Data extracted from a collection:

_ _ _ _ _

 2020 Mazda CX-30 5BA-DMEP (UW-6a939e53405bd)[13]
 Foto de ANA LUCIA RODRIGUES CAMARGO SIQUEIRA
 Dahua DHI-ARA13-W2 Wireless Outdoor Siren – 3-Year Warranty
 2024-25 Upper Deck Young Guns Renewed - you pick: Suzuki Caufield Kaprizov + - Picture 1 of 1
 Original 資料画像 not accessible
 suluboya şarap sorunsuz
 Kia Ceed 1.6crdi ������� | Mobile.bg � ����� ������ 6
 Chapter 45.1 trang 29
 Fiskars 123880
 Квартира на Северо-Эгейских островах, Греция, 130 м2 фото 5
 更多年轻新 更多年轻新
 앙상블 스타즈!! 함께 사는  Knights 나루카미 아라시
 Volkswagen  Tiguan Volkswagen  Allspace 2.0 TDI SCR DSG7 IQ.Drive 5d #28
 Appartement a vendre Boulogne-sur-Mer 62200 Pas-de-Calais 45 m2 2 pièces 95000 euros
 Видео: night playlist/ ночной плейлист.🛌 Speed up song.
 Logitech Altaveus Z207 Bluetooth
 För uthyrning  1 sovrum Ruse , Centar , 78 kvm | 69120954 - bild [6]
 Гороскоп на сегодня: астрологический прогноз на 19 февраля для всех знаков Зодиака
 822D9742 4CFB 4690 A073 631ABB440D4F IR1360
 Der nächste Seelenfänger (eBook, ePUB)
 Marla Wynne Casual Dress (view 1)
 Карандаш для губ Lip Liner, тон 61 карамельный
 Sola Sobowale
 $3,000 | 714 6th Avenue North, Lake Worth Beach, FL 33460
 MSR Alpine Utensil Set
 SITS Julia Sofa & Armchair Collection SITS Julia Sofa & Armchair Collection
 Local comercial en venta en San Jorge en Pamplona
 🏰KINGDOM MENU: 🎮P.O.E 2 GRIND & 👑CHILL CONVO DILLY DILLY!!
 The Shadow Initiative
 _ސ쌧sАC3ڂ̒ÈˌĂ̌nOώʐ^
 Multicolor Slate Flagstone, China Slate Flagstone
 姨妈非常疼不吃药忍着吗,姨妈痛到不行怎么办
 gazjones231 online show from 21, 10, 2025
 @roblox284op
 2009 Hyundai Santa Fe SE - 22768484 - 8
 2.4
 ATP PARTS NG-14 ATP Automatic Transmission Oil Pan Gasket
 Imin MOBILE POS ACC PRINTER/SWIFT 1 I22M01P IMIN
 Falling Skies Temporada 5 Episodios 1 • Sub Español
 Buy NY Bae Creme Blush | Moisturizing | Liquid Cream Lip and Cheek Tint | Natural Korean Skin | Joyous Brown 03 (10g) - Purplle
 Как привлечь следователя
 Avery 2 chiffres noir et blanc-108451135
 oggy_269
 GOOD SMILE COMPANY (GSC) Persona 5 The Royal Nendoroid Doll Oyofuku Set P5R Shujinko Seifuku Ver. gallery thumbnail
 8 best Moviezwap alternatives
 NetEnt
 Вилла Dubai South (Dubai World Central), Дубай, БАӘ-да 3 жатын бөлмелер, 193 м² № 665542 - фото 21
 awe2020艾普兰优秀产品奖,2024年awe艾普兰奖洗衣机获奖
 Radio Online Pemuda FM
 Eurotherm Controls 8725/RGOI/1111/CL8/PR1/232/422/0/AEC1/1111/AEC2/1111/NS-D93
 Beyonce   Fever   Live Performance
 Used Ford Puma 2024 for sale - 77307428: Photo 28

_ _ _ _ _

Your answer should be exactly the lines of the data above, from the first through the line containing "Kia Ceed 1.6crdi".

Problem solution:
 2020 Mazda CX-30 5BA-DMEP (UW-6a939e53405bd)[13]
 Foto de ANA LUCIA RODRIGUES CAMARGO SIQUEIRA
 Dahua DHI-ARA13-W2 Wireless Outdoor Siren – 3-Year Warranty
 2024-25 Upper Deck Young Guns Renewed - you pick: Suzuki Caufield Kaprizov + - Picture 1 of 1
 Original 資料画像 not accessible
 suluboya şarap sorunsuz
 Kia Ceed 1.6crdi ������� | Mobile.bg � ����� ������ 6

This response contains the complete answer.